The Office of Tax Simplification (OTS) has recently undertaken a review on Inheritance Tax (IHT) as requested by the chancellor and has given the following recommendations on how to simplify it.
In their report the OTS made 11 recommendations which included the following;
- A reduction in the 7 year gifting rule to 5 years. At present gifts made within 7 years of death fall back into an individual's estate. It was deemed that the requirement of 7 years for executors to be going through the deceased's estate was excessive and in some instances impractical. A reduction to 5 years would mean that more gifts will escape exposure to IHT.
- Introducing a personal lifetime gift allowance. At present there is no limit or lifetime tax payable on a gift which qualifies as a potentially exempt transfer (PET).
- Reform the exemption for normal expenditure out of income or replace it with a higher personal gift allowance
- Simplifying the interaction between IHT and Capital Gains Tax (CGT). This may involve the removal of the re-basing of assets for CGT purposes upon death.
- Removal of Taper Relief for failed PET's. Taper relief is a largely misunderstood relief with only gifts above the nil rate band actually qualifying for taper in the first instance. The reduction in the 7 year rule to 5 years would most likely benefit more than those who lose out on taper relief.
- Consider whether it continues to be appropriate for the level of trading to be set at lower levels for Business Property Relief (BPR), than that for other Capital taxes such as Holdover Relief and Entrepreneur's Relief. At present for a business to qualify for BPR on death (an exemption from IHT), the business effectively needs to have a >50% trading requirement. It will be interesting to see if any amendment to this test makes BPR qualification more difficult by aligning qualification with the CGT rules.
- Review of the treatment of Furnished Holiday Lets and whether to align the IHT treatment to that of the income tax and CGT, where they are treated as a trade providing certain conditions are met. This would be interesting as at present HMRC's view is that in general Furnished Holiday Lets do not qualify for BPR.
One area where there was no proposal for simplification was the recently introduced Residence Nil Rate Band (RNRB).

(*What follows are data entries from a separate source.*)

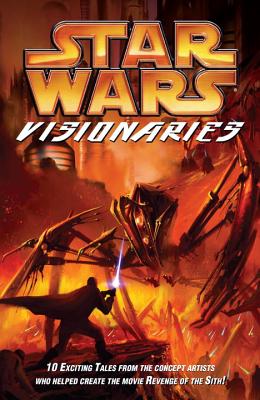 Star Wars: Visionaries - 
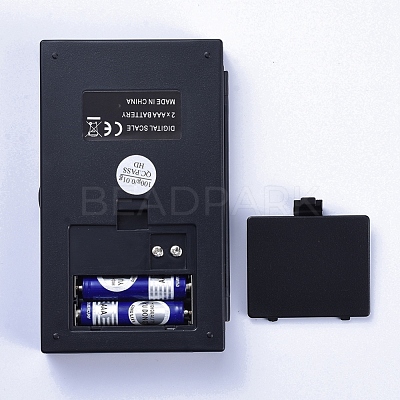Weigh Gram Scale Digital Pocket Scale TOOL-G015-04B-1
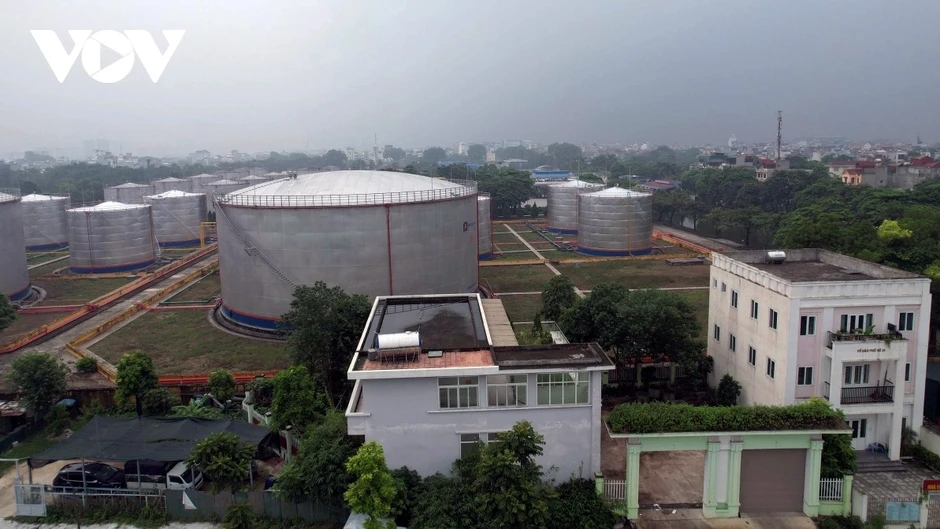 Nâng mức dự trữ xăng dầu, giảm thiểu tác động từ thị trường toàn cầu Nâng mức dự trữ xăng dầu, giảm thiểu tác động từ thị trường toàn cầu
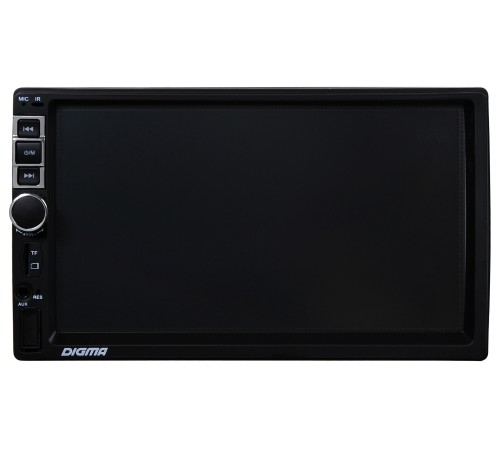 Автомагнитола Digma DCR-580 2DIN 4x50Вт v2.0 7" Автомагнитола Digma DCR-580 2DIN 4x50Вт v2.0 7"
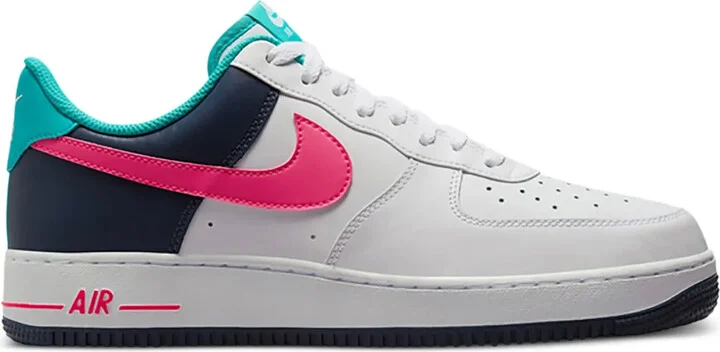 Air Force 1 "90's Neon" sneakers
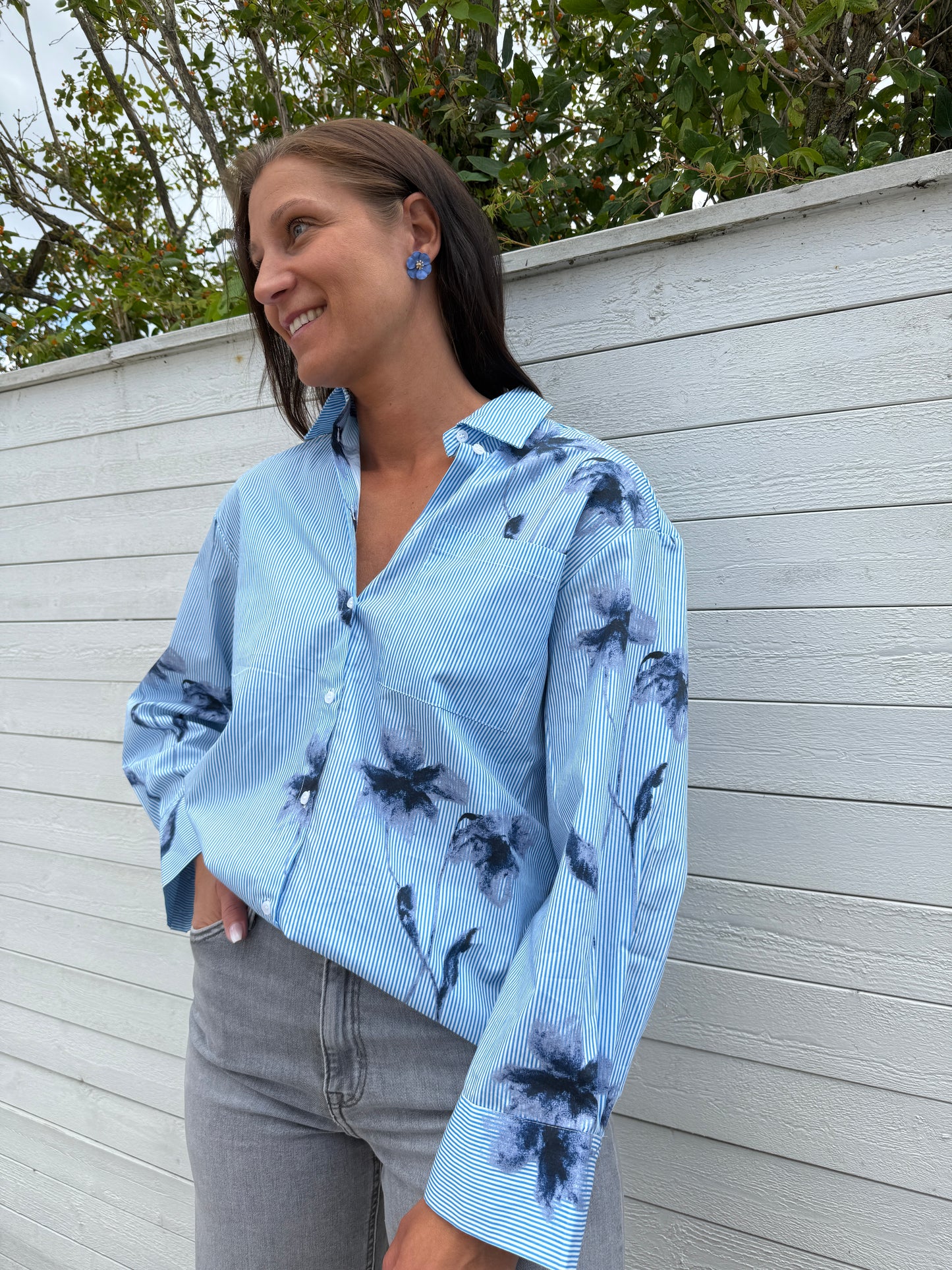 ONLNANO LIFE LS SHIRT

Ironically this is one of the most complicated areas of IHT and was possibly a missed opportunity to simplify the working of this relief to provide greater clarity for all.
In summary, these are only proposals, and the next step will be for them to be discussed, agreed, and then possibly in one form or another make it into legislation.
So whilst it is still early days, this does prove that the current IHT rules are being reviewed by HMRC, and we will be sure to keep you updated if and when the proposals become finalised and legislated.